Technological developments in 3D printing are impacting our approach in the fields of architecture, engineering, and design. Advances in printing technology using a variety of materials have become feasible allowing for the imagination to wander into realms of possibility considered impossible previously. Think of self-supporting robots printing an 80-storey high-rise tower – it’s much more plausible than you may think given some projects currently being undertaken such as this 3D printed metal bridge.
Recently, Entuitive collaborated with Denegri Bessai Studio (DBS) on an exciting project involving the design of the Mangrove Structure sculpture for the 3DXL exhibit by DX | Design Exchange. The exhibition shines a spotlight on innovative and creative large-scale 3D printed works and presents it to a mainstream viewing audience – in a glass box within the populous intersection of King and Blue Jays Way.
The sculpture is a bent-active structure constructed of glass fiber reinforced polymer (GFRP) rods which are connected by uniquely shaped 3D printed nodes. Using state-of-the-art modeling techniques, DBS iterated through a number of conceptual bent-active forms prior to the final project now constructed. Entuitive was involved in the early stages of the project helping to rationalize which forms would pose the most challenges for 3D printed nodes through loading induced from the bent active nature of the rods. As DBS started to converge on a final form, CastConnex joined the collaboration providing their expertise in modeling and analysis of the complex nodes which were to be printed. Printing constraints, such as size and material, were reviewed with the team – ultimately leading to DBS and CastConnex providing a creative solution of subdividing each connector into multiple parts for printing, then post-connecting to create the final larger nodes.
The design process allowed Entuitive to explore and understand what challenges and limitations currently exist in 3D printing for structural applications as well as providing an opportunity to be forward-looking and explore how we can translate these exciting technologies and possibilities to real-world building applications.
You can check out the Mangrove Structure at the 3DXL exhibit which is currently on display at the Design Exchange’s satellite location at 363 King Street West (Map), running from May 14 to August 16. For more information, visit the DX website.

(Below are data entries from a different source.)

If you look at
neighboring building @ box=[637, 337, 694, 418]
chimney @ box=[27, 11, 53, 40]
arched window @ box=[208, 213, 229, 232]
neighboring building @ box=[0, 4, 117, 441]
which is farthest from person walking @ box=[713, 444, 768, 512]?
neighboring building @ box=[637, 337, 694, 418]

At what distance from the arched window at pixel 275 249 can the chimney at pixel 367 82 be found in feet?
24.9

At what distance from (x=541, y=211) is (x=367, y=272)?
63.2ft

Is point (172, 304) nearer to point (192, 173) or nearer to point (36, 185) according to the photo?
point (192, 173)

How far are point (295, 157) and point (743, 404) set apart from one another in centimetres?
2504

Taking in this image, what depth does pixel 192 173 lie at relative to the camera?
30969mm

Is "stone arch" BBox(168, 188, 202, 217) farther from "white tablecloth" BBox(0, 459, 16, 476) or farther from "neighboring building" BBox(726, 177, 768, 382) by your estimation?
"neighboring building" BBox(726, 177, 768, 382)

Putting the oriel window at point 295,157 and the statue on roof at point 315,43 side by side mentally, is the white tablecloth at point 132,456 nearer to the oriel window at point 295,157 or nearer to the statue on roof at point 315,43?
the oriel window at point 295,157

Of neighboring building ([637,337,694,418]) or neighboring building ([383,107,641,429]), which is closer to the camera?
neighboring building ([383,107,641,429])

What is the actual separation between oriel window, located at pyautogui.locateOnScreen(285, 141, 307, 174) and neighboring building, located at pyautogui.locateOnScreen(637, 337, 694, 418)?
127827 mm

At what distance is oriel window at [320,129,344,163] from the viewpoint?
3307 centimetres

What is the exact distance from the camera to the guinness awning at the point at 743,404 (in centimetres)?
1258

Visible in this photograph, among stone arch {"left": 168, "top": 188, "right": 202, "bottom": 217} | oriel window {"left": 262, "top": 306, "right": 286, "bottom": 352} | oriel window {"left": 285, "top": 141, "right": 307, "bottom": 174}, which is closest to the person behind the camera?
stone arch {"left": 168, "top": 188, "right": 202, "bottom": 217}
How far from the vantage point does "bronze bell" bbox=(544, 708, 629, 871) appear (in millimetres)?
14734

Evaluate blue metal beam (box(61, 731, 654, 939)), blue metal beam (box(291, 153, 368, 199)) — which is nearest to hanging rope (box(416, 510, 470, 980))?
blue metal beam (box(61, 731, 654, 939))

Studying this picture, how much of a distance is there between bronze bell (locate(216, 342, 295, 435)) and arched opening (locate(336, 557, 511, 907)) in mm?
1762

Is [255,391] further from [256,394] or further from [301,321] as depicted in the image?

At the core of the exhibition is a survey on the application of 3D printing in the context of the AEC industry. Arabesque Wall, an intricately detailed 3D printed sandstone sculpture by Swiss architects Michael Hansmeyer and Benjamin Dillenburger, replicates complex old world ornamentation using modern day tools.
Saltygloo, a pavilion printed from harvested sea salt by Emerging Objects, investigates the use of renewable 3D printed materials. And DUS Architects presents key components from the world’s first 3D printed house to be built in Amsterdam.